__EXCERPT TO READ__.
▬▬▬▬▬▬▬▬▬▬

# Question about the importance of soil (newbie here)



## Elliabel (Jun 3, 2009)

Hello everyone my name's Cat.
I just finished doing a project for high school and I got quite interested in the NPT approach. I have read some of the posts here including the ones by Diana Walstad. I am thinking of setting up a NPT (it would be my first tank ever) but I am confused about the role of soil. I know it provides nutrients to plants that have roots, but does it also provide the water column with nutrients?

What about pants that don't need to be planted such as frogbit, elodeas, watersprite etc? Do they get nutrients/CO2 only from fish waste or they also benefit from the soil? What would happen if I set up a tank with plain gravel (no soil) and a bunch of floating plants that don't need to be planted to live? Would it still be a NPT tank or would I need to perform regular water changes?

Sorry if my questions seem basic but I tried to find Diana's book at B&N and Borders but it was sold out. I want to buy it online but I have no credit card, I am in the process of borrowing one. In the meantime I hope someone here will be kind enough to answer some of my questions,
Thanks!


----------



## Evil-Lynn (Apr 6, 2009)

That's a good question. I am terrible at chemistry, but if the set up you are inquiring about does work I would assume your plant choice would be very limited. I have a nano tank that I set up the following way: I added one inch of unfertilized potting soil, then an inch of regular gravel. I added hornwort, elodeas, vallisneria, anubias and a weird moss I was never able to identify. The hornwort was floating but was losing its leafs badly. Supposedly they take some time to adapt but I am not patient and the needles were causing too much of a mess.

The same thing happened to the moss, which was also unplanted. I think not knowing how to care for it had a major role in his demise. Anyhow, the Anubias are doing OK, but the Vals and Elodeas took off quite nicely taking over the tank. Only the Vals are properly planted, so to answer your question, nutrients in NPT are found in both the substrate and water column. Perhaps someone else can explain how this works better?

▬▬▬▬▬▬▬▬▬▬

__DATASET EXCERPTS__.
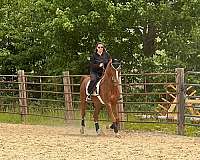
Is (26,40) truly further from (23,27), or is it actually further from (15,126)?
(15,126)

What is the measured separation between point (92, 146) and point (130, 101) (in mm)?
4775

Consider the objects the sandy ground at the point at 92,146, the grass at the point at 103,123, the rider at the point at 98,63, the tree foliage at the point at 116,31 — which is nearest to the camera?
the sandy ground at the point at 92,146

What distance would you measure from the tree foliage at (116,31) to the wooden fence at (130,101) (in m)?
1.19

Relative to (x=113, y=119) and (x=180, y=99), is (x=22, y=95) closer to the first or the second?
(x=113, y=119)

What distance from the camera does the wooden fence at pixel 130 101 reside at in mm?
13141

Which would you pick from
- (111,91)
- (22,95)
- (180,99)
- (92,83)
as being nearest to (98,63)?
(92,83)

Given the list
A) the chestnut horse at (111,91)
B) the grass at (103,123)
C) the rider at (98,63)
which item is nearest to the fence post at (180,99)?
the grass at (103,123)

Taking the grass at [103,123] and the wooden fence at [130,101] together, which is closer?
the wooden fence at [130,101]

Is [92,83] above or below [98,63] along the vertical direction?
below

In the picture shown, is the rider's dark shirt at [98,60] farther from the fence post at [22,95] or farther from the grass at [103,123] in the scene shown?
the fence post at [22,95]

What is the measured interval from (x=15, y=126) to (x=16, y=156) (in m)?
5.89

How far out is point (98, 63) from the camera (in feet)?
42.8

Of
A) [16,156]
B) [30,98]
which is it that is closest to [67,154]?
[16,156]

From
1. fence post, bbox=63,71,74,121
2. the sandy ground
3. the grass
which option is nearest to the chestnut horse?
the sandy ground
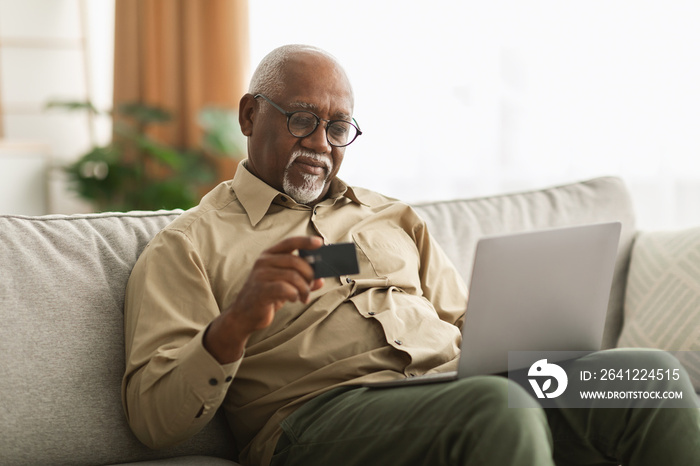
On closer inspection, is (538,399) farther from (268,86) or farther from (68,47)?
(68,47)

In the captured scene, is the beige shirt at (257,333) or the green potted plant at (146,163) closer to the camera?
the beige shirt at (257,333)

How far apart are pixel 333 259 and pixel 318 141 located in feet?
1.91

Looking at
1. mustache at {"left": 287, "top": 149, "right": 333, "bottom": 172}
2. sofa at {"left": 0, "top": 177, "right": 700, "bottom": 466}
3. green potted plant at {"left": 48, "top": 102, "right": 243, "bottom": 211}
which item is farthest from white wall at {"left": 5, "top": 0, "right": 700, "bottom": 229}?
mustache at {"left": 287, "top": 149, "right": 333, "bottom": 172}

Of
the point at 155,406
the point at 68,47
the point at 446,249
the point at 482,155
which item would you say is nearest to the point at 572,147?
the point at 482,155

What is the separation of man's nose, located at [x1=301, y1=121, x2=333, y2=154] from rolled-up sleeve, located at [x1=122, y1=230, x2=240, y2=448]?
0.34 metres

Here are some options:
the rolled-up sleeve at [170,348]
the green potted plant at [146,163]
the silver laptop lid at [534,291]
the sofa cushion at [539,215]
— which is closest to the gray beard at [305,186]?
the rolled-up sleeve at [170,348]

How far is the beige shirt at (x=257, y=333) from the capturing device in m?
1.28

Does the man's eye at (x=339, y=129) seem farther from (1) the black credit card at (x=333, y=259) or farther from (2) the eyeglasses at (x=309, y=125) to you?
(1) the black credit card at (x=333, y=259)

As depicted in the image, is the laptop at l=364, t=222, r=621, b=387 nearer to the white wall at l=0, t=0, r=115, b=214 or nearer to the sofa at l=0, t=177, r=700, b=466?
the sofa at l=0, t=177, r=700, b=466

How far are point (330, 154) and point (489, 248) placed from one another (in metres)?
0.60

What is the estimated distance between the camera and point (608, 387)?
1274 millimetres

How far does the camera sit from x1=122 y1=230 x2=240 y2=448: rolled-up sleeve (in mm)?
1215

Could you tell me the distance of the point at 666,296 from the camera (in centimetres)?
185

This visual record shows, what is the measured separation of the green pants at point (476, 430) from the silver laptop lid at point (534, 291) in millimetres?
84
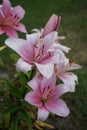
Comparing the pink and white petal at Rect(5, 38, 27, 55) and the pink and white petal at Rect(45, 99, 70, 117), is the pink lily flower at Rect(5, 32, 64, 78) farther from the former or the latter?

▬▬▬▬▬▬▬▬▬▬

__PROBLEM STATEMENT__.
From the forum thread on soil in natural planted tanks, print the passage that starts with "## Elliabel (Jun" and ends after "column with nutrients?".

__TASK RESULT__.
## Elliabel (Jun 3, 2009)

Hello everyone my name's Cat.
I just finished doing a project for high school and I got quite interested in the NPT approach. I have read some of the posts here including the ones by Diana Walstad. I am thinking of setting up a NPT (it would be my first tank ever) but I am confused about the role of soil. I know it provides nutrients to plants that have roots, but does it also provide the water column with nutrients?